When it comes to the drivers behind increased pay transparency, a new survey has found that the stick is taking priority over the carrot.
According to WTW’s 2023 Pay Transparency Survey, regulatory requirements are, by far, the most commonly cited (81%) factor for encouraging greater levels of pay program communication. Coming in a distant second, third and fourth—in a near dead heat—are company values and culture (55%), employee expectations (54%) and an ESG/DEI agenda (53%).
Regardless of the motivation, the good news is a majority (60%) of employers are communicating components of their pay program information to current employees, WTW found in the survey of more than 1,300 business leaders, including nearly 450 from the U.S.
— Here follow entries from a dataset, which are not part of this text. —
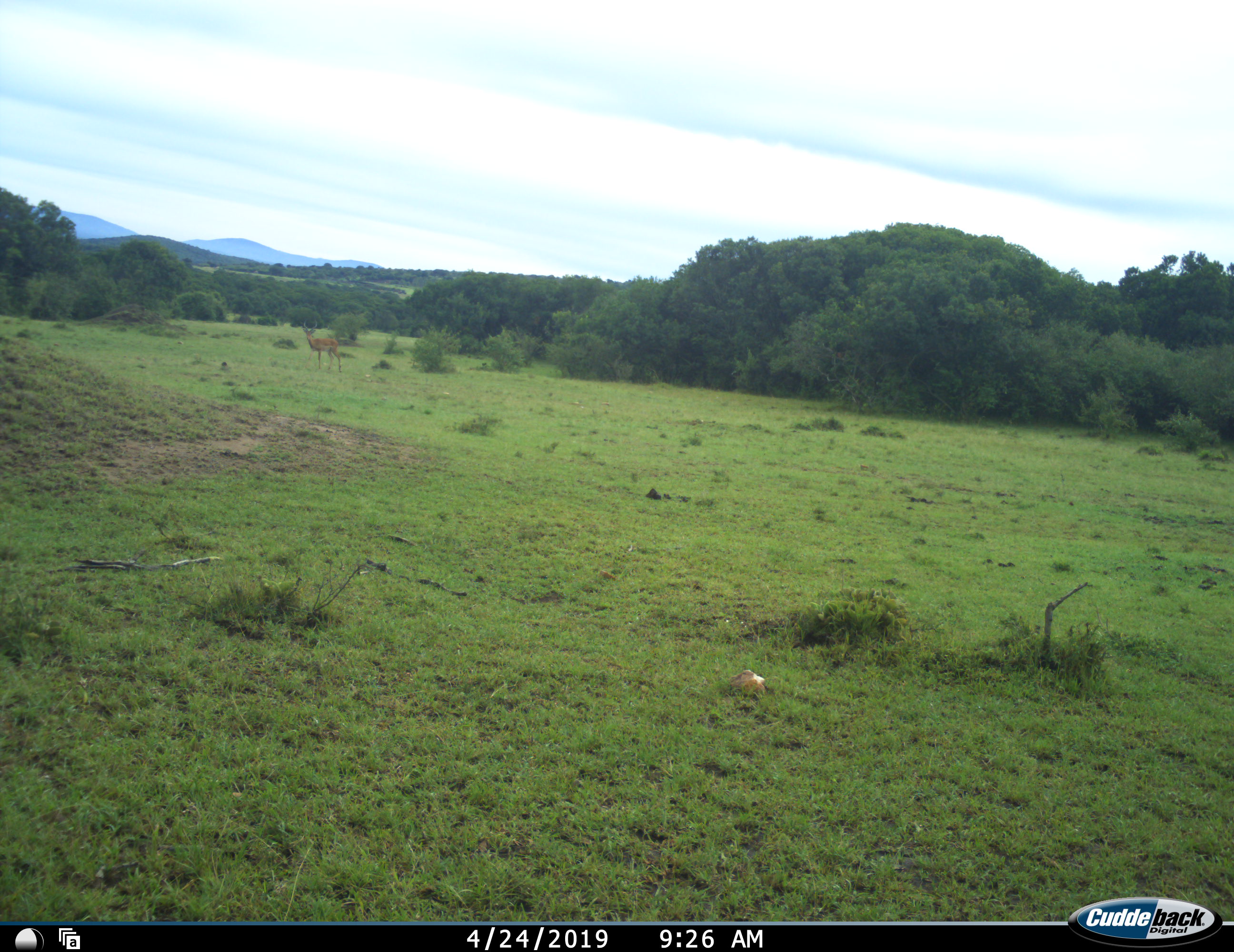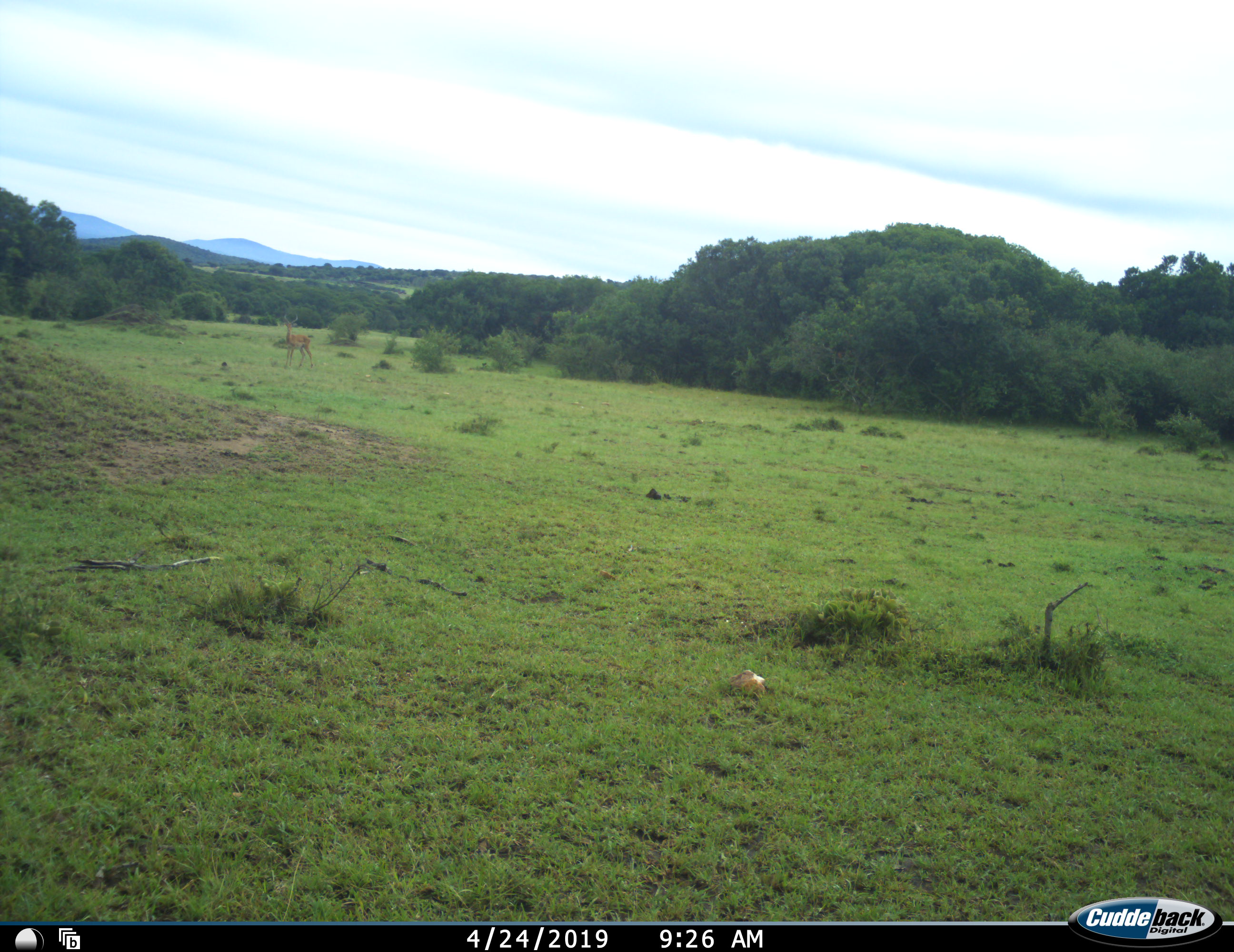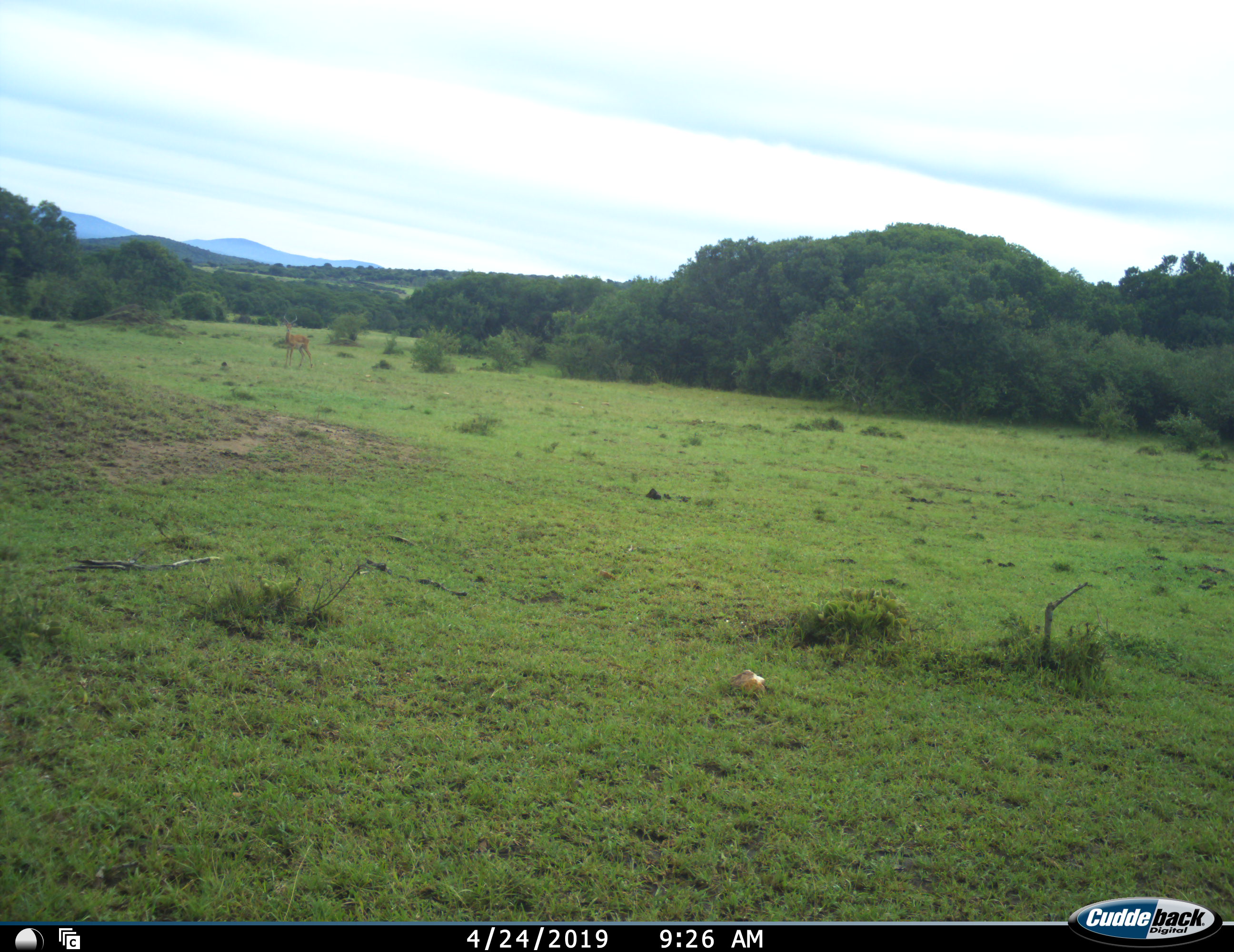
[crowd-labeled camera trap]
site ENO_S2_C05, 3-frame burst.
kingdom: Animalia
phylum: Chordata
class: Mammalia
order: Artiodactyla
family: Bovidae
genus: Aepyceros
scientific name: Aepyceros melampus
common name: impala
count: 1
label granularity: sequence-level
While pay equity communication mandates are still only enacted in less than 10 states, regulatory requirements are driving employers in other locations to communicate pay information. For example, nearly two in five respondents are communicating or planning to share pay rate or pay range information with prospective employees regardless of their jurisdiction’s requirements.
A rise in regulations
According to Mariann Madden, North America Fair Pay co-lead at WTW, over the last year, organizations have taken a broader approach to sharing pay information. She attributes this to the growing complexity and variability of pay transparency laws.
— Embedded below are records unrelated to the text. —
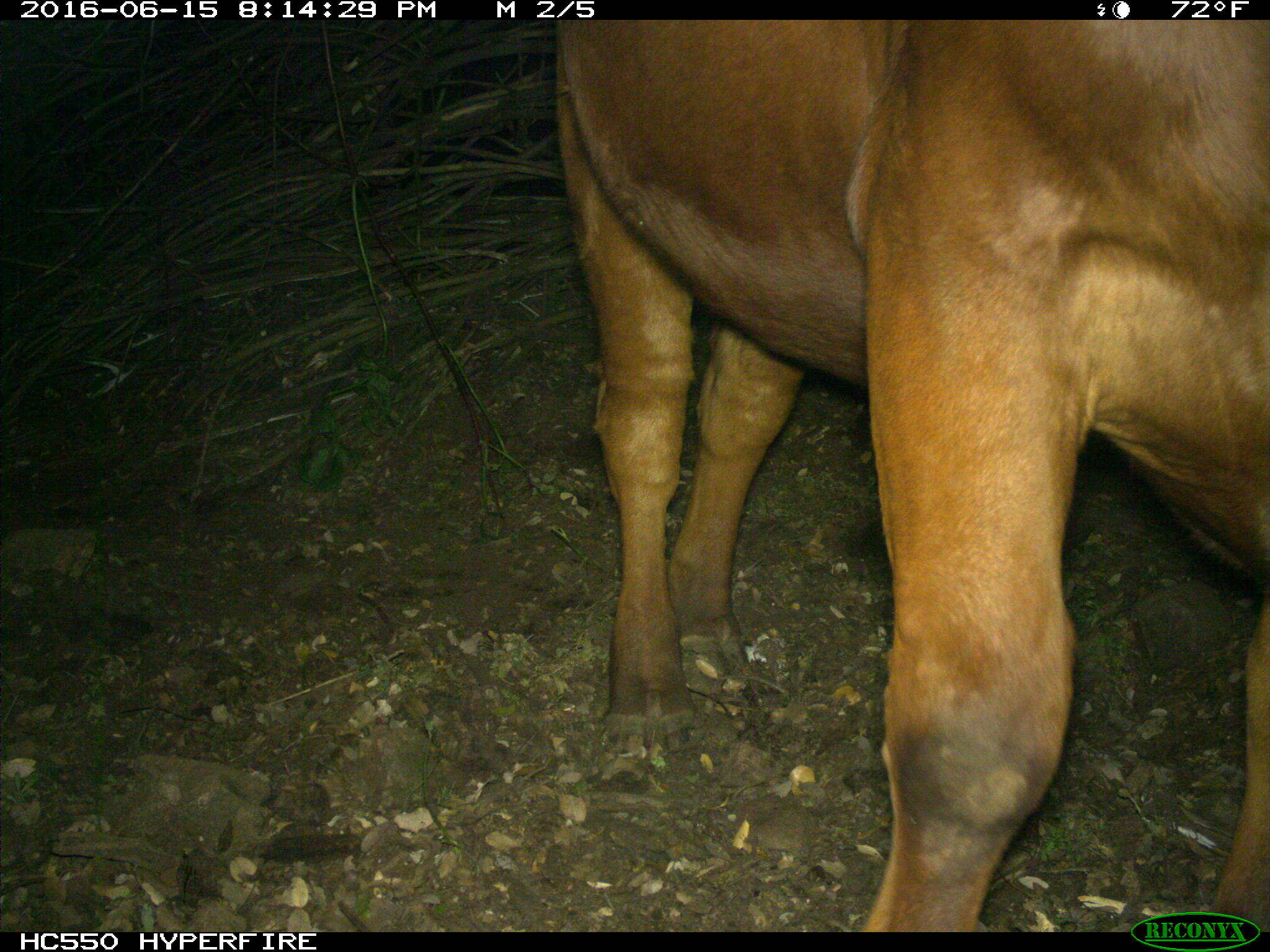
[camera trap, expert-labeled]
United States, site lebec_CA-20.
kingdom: Animalia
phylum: Chordata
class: Mammalia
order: Artiodactyla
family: Bovidae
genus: Bos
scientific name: Bos taurus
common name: domestic cow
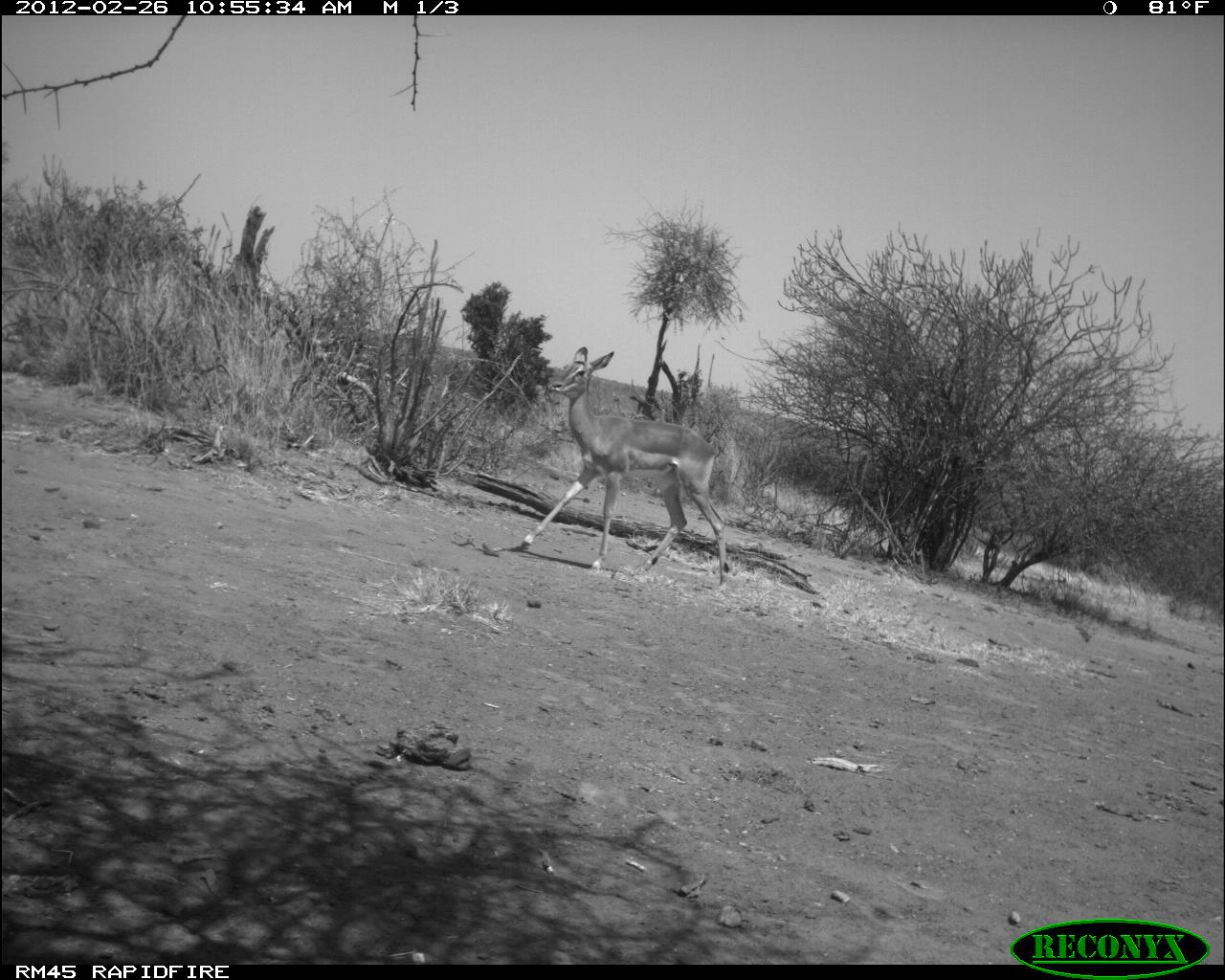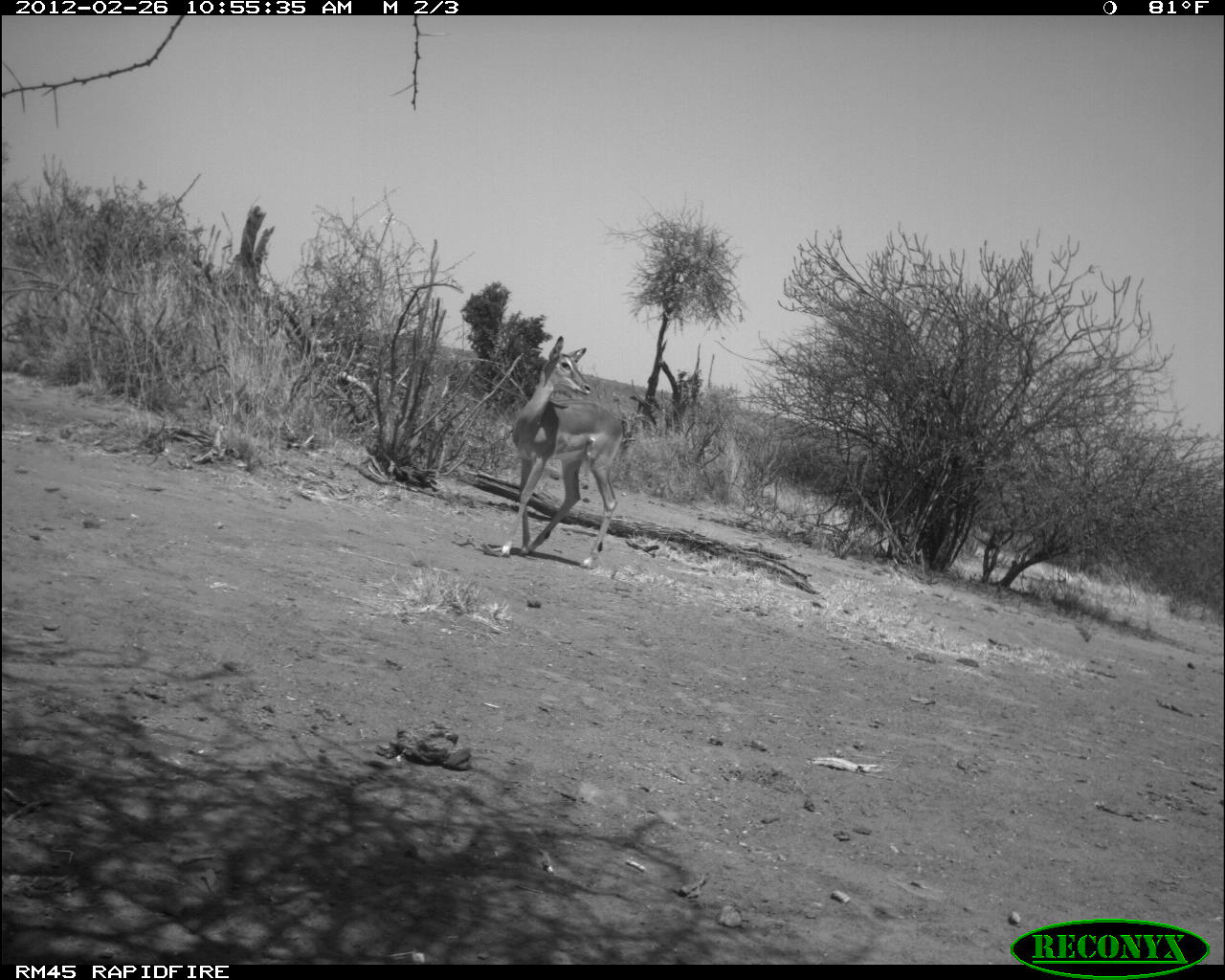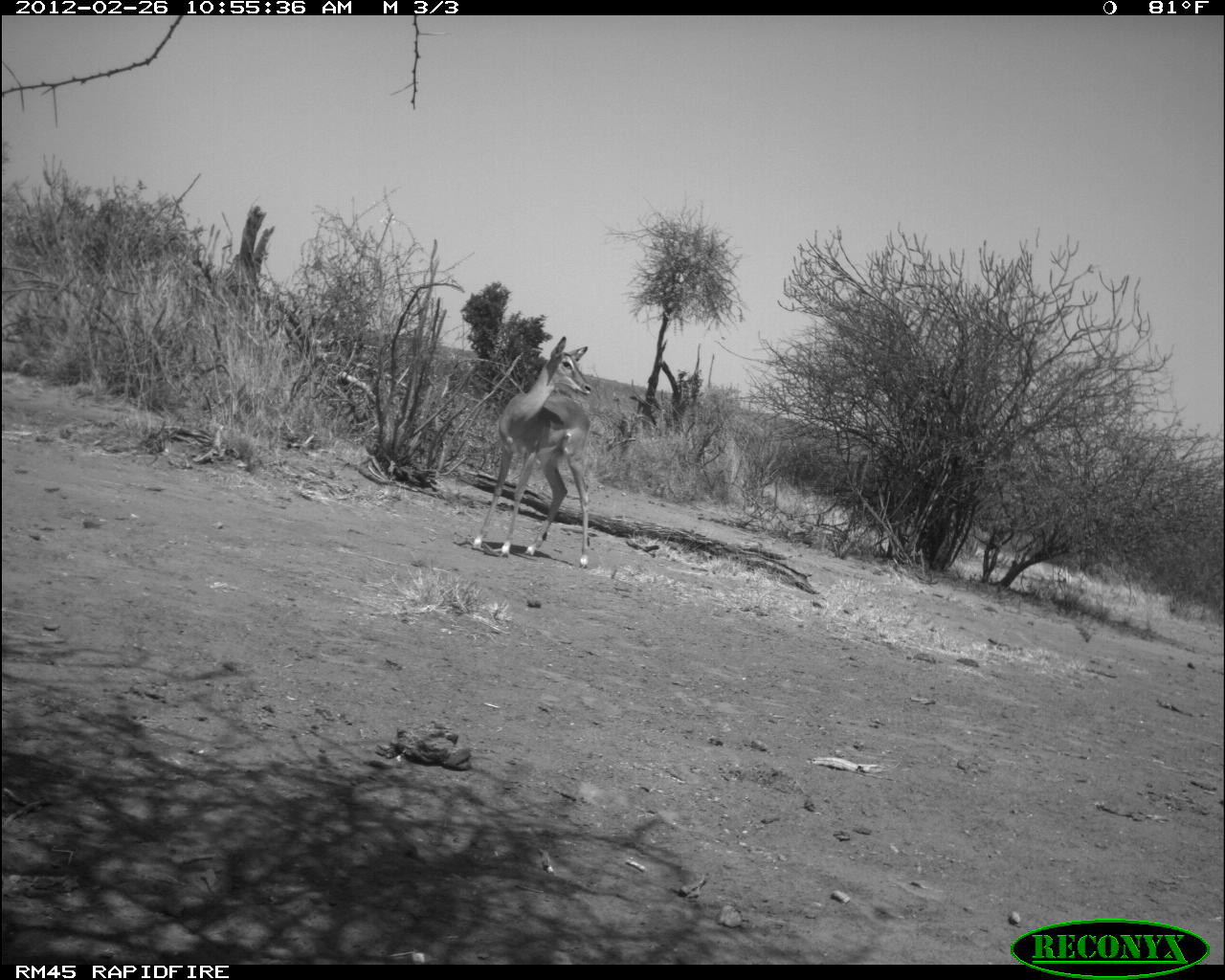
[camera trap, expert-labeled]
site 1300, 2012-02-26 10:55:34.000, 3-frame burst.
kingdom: Animalia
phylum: Chordata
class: Mammalia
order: Artiodactyla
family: Bovidae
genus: Aepyceros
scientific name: Aepyceros melampus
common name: impala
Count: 1.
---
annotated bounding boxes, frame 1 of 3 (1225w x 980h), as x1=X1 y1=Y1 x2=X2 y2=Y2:
aepyceros melampus: x1=519 y1=346 x2=730 y2=592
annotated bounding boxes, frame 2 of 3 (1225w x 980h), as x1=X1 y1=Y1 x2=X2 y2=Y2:
aepyceros melampus: x1=498 y1=335 x2=624 y2=570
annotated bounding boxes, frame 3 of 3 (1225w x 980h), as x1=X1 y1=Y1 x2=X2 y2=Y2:
aepyceros melampus: x1=469 y1=335 x2=591 y2=568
“The U.S. laws aren’t consistent in terms of what should be shared and with whom,” Madden says. “The most common are the laws that require employers to provide pay ranges in job postings.”
However, she adds, some state and local laws require employers to disclose pay ranges during the interview or offer process or upon request of the job seeker. Many do not yet cover employees’ rights when it comes to this information—but WTW sees this as the next trend in U.S. pay transparency legislation.
While the changing legal landscape is pushing more employers toward transparency, the shift is not without concerns for business leaders. Half of employers surveyed said they worry that communicating pay rates or ranges will increase questions from current employees about pay programs. Plus, manager effectiveness concerns are also top of mind for employers (47%); however, only 38% of organizations report being effective at educating managers about this complex topic.
Consider the context beyond compliance
To address those concerns, Madden says, employers should shift their mindset on pay transparency: away from being forced in this direction by changing laws and instead toward a commitment to broader institutional change around pay equity.
Brian Levine, a partner at Merit Analytics Group LLC, agrees, noting that while enacting stronger transparency requirements can help mitigate future bias (” Indeed, that is the hope,” he says), employers need to be proactive about understanding and addressing bias that already exists within their systems.
According to Levine, for example, an effective pay equity analysis can ensure that employees are properly positioned relative to their peers, minimizing potential concerns that might arise with increased information on employee pay.
He adds that such an analysis would identify the factors most associated with different positions in a range—e.g., experience and performance—to help inform communications. This information can also support managers who need to be ready to respond to questions from employees.
“Most critically, a pay equity analysis can be acted upon to eliminate pay differences by gender or race/ethnicity, which would otherwise eventually be revealed when an unwelcomed ‘bright light’ is shined on differences in pay outcomes,” Levine says.
As more organizations provide visibility into their pay programs and practices, Madden says, HR leaders will be key to ensuring the sea change is more than surface-deep.
“Boards of directors are taking ownership for pay equity and pay transparency and are looking for organizations to define, monitor and report on their commitments and priorities,” she says. “Pay equity and transparency are closely linked; it will be very difficult to have confidence in one without the other in place.”